▶ [Requirement] Go to the line that contains "Among all of" and extract it along with every line after it, exactly, through the end of the data below.

▶ [Entries provided]
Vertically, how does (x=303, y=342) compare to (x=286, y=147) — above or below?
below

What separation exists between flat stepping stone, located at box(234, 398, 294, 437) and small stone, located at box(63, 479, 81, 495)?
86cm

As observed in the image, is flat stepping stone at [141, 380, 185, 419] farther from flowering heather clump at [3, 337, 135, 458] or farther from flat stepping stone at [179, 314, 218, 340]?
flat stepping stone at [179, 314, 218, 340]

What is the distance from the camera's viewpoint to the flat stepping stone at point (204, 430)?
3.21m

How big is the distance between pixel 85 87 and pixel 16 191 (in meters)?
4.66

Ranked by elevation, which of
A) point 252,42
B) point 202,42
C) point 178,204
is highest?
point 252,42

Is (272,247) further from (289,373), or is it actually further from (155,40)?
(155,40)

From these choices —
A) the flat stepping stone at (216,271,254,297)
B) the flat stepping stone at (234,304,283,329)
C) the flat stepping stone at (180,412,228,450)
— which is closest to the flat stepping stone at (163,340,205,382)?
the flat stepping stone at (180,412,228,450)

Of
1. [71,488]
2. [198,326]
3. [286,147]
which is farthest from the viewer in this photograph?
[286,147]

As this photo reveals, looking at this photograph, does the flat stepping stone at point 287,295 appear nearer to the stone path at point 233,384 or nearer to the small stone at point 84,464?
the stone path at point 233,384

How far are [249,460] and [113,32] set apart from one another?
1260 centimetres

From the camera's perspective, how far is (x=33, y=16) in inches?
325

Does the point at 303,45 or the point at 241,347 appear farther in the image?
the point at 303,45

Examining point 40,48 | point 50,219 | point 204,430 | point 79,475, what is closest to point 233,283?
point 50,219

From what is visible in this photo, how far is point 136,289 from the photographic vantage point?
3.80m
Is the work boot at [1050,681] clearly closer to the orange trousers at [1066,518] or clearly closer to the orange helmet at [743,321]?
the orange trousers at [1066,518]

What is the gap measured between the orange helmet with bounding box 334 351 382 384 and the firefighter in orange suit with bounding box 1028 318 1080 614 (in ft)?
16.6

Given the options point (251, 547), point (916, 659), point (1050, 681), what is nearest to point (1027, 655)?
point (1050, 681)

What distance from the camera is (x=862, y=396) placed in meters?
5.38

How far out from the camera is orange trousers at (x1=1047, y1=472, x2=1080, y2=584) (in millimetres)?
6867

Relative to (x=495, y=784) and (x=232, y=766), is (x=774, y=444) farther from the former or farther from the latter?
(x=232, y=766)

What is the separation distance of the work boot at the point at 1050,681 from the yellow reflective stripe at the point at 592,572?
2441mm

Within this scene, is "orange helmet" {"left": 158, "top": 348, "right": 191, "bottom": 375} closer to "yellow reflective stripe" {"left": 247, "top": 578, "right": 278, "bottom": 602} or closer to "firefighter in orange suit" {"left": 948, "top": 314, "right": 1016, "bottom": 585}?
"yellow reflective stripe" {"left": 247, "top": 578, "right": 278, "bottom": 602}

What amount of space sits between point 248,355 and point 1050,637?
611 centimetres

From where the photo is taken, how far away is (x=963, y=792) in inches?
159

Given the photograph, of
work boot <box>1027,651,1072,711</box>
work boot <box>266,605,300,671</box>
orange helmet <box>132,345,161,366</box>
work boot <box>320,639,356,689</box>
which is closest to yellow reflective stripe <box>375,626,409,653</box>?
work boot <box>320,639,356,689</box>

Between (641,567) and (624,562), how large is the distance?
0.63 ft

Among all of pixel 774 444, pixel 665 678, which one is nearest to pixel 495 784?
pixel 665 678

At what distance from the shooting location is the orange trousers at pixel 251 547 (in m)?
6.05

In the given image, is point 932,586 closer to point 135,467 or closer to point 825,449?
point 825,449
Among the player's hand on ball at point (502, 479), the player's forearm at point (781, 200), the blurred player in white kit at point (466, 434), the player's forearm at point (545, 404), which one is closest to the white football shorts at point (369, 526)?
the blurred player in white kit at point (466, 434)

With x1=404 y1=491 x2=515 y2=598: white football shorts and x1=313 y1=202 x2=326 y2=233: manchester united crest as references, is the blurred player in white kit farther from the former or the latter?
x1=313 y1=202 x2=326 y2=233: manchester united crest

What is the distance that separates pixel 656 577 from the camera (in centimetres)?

▶ [The response]
Among all of pixel 774 444, pixel 665 678, which one is nearest to pixel 495 784?
pixel 665 678

At what distance from the shooting location is the orange trousers at pixel 251 547 (in m)?
6.05

In the given image, is point 932,586 closer to point 135,467 or closer to point 825,449?
point 825,449
Among the player's hand on ball at point (502, 479), the player's forearm at point (781, 200), the blurred player in white kit at point (466, 434), the player's forearm at point (545, 404), which one is closest to the white football shorts at point (369, 526)?
the blurred player in white kit at point (466, 434)

With x1=404 y1=491 x2=515 y2=598: white football shorts and x1=313 y1=202 x2=326 y2=233: manchester united crest as references, is the blurred player in white kit farther from the former or the latter?
x1=313 y1=202 x2=326 y2=233: manchester united crest

What is the distance that separates pixel 656 577 from the camera (in centimetres)?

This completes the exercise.